"It is a [$674 billion] balanced plan that benefits all Americans,
all Americans -- forget that tax-cut-for-the-rich rhetoric."--
Senate Majority Leader Bill Frist, NBC's "Meet the Press" January
12, 2003
The elitist kleptocracy is using every gimmick to analytically
come up with economic theories supporting the God of Money at the
expense of common people.
One tenet of the kleptocratic economic theory is that the Gross
Domestic Product (GDP) has no upper boundary and that technological
innovations will provide the continuous growth of the GDP. The fact
that the GDP can continue to grow for ever is a fallacy as
everywhere we turn our eyes we discover that everything has a
boundary.
We have a boundary for the availability of our clean water and
yet this water is being further polluted while sanitized bottled
water is being sold. We have a boundary for our own capacity to
solve problems and yet our intelligence is being hijacked and
consumed by the money interest of the kleptocratic corporations. We
have a boundary for the availability of oil and yet we produce more
cars requiring more consumption of oil. We have a boundary on
anything affecting our living and yet the kleptocracy keeps telling
us that the GDP has no boundary.

◆ Stored data:
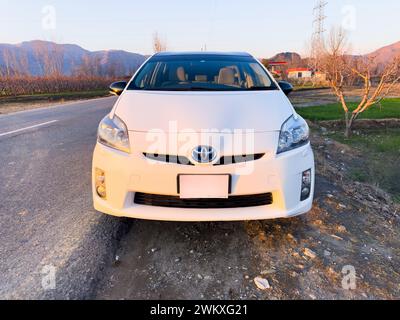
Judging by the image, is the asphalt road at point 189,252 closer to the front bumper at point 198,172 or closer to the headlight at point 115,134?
the front bumper at point 198,172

◆ What is expected: Reproduce the passage on the kleptocracy and the GDP starting at "We have a boundary for the" and ending at "has no boundary.", and substitute "gasoline" for each occurrence of "oil".

◆ Task answer:
We have a boundary for the availability of our clean water and
yet this water is being further polluted while sanitized bottled
water is being sold. We have a boundary for our own capacity to
solve problems and yet our intelligence is being hijacked and
consumed by the money interest of the kleptocratic corporations. We
have a boundary for the availability of gasoline and yet we produce more
cars requiring more consumption of gasoline. We have a boundary on
anything affecting our living and yet the kleptocracy keeps telling
us that the GDP has no boundary.